• [Text segment]

Accordingly, the Company has initiated and substantially completed a plan to
replace or modify existing systems and technology as required and to assure
itself that major customers and critical vendors are also addressing these
issues.
The Company's recent conversion to a new management information system (SAP)
that has been in use by a majority of the Company's operating units has brought
the advantage of year 2000 compliance to the bulk of the internal systems that
could potentially otherwise have material adverse impacts on the Company's
operations. However, due to the nature of the Company's prescription eyewear
business, it utilizes a management information system other than SAP for
portions of its business needs. The non-SAP software for this business has been
modified for year 2000 compliance and the implementation activity continues. It
is anticipated that this project will be completed by the end of fiscal 1999.
It is expected that other remaining IT and manufacturing systems conversions
will be substantially completed by the end of fiscal 1999, and at this time a
contingency plan is being developed in the event these systems conversions are
not completed on a timely basis. As it relates to internal E-mail and desktop
hardware and software systems, the Company has begun a desktop update and
standardization effort which in addition to providing efficiency tools to the
global organization will also address those remaining year 2000 compliance
issues that may exist in that environment. Including the remaining conversion
and desktop standardization initiatives and the costs of modifying internal
software for the prescription eyewear product line, the cost to achieve year
2000 compliance is anticipated to be less than $1.0 million.
The Company has contacted its major customers and vendors regarding their
readiness for year 2000 compliance and efforts continue with the evaluations of
any impact that their readiness may have on the Company's systems.
18
<PAGE> 19
However, there can be no assurance that year 2000 deficiencies in the systems of
other companies on which the Company's systems rely will be timely corrected or
that any such failure by another company to correct its deficiencies would not
have an adverse effect on the Company's systems, business or results of
operations. The Company is continuing its assessment of the remainder of its
internal systems and that of other companies on which the Company's systems
rely.
Since the majorities of the Company's products are passive in nature and do not
utilize chip technologies, it is not anticipated that product returns could
materially impact the Company.

[Spatial question items]
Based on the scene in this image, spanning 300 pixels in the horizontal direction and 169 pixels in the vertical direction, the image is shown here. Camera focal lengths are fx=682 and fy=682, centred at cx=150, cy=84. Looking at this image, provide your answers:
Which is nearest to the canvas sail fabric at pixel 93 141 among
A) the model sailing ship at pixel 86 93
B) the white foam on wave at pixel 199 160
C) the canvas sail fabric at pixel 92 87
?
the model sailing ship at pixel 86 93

• [Directions] Translate this sentence from the year 2000 compliance passage into Spanish: "It is anticipated that this project will be completed by the end of fiscal 1999." The items have nothing to do with what is asked here.

• [Written solution] Se prevé que este proyecto se complete para el final del ejercicio fiscal 1999.